§ **SELECTED PASSAGE**
All Things Work Together for Good
The Reframe
Before: "The universe is against me." After: "All things work together for my good — this setback is being worked into something."
Scripture Anchor
"All things work together for good to them that love God." — Romans 8:28In plain terms: Not "all things are good" — plenty of things are awful. The promise is that they get worked together, woven, into an outcome that serves you. The weaving is God's job.
"Search diligently, pray always, and be believing, and all things shall work together for your good." — D&C 90:24In plain terms: The modern restatement, with your part spelled out: keep seeking, keep praying, keep believing — and the working-together is guaranteed.
Description
Adams' version is "the universe owes me": every setback is a deposit, and expecting a payoff keeps you alert, confident, and opportunity-hunting instead of defensive and blind. The gospel version replaces an impersonal ledger with a personal God: setbacks aren't IOUs from a vending machine, they're threads in the hands of someone actually weaving.

§ **GIVEN INFORMATION**
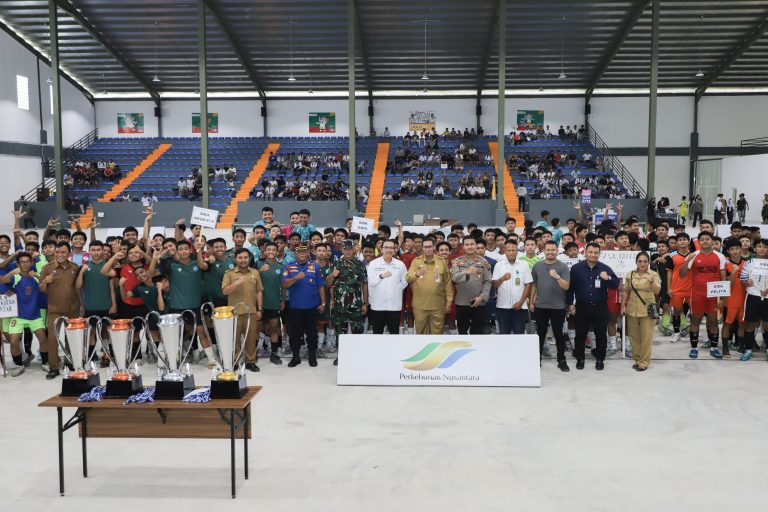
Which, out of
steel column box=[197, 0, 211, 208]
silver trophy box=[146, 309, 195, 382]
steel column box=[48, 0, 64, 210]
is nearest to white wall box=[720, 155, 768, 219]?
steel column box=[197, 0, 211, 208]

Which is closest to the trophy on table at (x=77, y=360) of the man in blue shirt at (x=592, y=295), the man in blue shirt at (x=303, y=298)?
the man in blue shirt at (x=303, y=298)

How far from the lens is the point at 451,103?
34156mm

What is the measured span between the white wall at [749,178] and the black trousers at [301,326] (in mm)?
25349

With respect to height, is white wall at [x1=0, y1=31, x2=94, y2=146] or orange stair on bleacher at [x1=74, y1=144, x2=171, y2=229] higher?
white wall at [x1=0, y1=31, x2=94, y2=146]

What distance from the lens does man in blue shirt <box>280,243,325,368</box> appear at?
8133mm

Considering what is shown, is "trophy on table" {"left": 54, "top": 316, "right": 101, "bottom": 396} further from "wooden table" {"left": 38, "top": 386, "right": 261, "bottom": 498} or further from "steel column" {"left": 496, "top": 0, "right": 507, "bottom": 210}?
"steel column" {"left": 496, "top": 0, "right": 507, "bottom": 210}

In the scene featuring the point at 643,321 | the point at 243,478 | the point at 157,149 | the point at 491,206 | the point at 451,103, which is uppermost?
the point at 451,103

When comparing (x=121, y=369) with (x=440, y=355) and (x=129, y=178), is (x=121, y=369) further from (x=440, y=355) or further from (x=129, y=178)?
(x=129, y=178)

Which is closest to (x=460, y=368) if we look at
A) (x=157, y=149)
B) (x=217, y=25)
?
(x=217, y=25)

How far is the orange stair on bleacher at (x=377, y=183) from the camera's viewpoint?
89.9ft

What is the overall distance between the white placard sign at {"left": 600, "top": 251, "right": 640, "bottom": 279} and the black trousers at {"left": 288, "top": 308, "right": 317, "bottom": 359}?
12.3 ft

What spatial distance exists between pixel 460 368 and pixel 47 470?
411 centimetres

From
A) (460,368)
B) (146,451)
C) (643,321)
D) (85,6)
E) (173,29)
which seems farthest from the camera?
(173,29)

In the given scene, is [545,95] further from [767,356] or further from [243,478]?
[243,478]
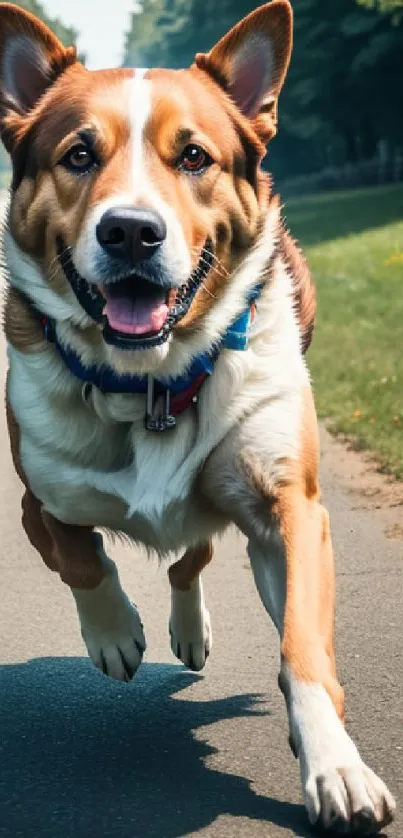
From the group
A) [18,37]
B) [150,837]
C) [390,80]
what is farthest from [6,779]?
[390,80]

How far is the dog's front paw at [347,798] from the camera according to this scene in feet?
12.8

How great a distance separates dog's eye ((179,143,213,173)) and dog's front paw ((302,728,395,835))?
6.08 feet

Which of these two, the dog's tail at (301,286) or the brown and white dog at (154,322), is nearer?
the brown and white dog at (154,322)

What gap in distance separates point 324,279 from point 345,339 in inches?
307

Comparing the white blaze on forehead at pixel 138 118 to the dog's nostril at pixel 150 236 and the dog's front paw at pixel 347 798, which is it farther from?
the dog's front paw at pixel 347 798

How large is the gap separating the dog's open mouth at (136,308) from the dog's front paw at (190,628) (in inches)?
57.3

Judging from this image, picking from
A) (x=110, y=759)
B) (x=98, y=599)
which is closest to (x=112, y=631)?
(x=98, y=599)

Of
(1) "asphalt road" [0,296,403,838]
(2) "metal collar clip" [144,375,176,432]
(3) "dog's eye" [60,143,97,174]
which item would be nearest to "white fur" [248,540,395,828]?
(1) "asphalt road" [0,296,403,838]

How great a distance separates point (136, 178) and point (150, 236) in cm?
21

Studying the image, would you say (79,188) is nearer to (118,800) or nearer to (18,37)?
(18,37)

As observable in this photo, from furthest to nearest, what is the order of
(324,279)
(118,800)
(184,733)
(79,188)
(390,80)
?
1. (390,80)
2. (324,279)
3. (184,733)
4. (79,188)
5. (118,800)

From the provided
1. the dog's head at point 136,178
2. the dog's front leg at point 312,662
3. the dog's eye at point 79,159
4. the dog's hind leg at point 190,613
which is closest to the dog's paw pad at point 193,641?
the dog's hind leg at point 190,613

§ **PROBLEMS TO WORK ON**
(A) In the piece on all things working together for good, list the three qualities that expecting a payoff keeps you, according to the version described as "the universe owes me."
(B) Write what comes next in the piece on all things working together for good, picking up after its final sentence.

§ **EXPECTED RESULTS**
(A) alert, confident, opportunity-hunting

(B)
Functionally, the two frames produce the same posture — resilience and expectation — but the doctrinal one holds up better in the worst moments, because it doesn't require the setback itself to ever "pay off." It only requires that it get woven in. Joseph in Egypt names the pattern from the far side: "ye thought evil against me; but God meant it unto good" (Genesis 50:20).
How to Apply
- After a setback, say it: "this is a thread, not the tapestry"
- Do your named part from D&C 90:24 — search, pray, believe — and leave the weaving alone
- Keep a providence journal: past disasters that later fit; your own evidence file
- Walk expectant — people who anticipate good notice good (Tender Mercies Every Morning)
Mantra
"All things work together for my good. This thread is in the weave."
Original Reframe
Adapted from The Universe Owes Me (Scott Adams / Akira The Don, Meaningwave).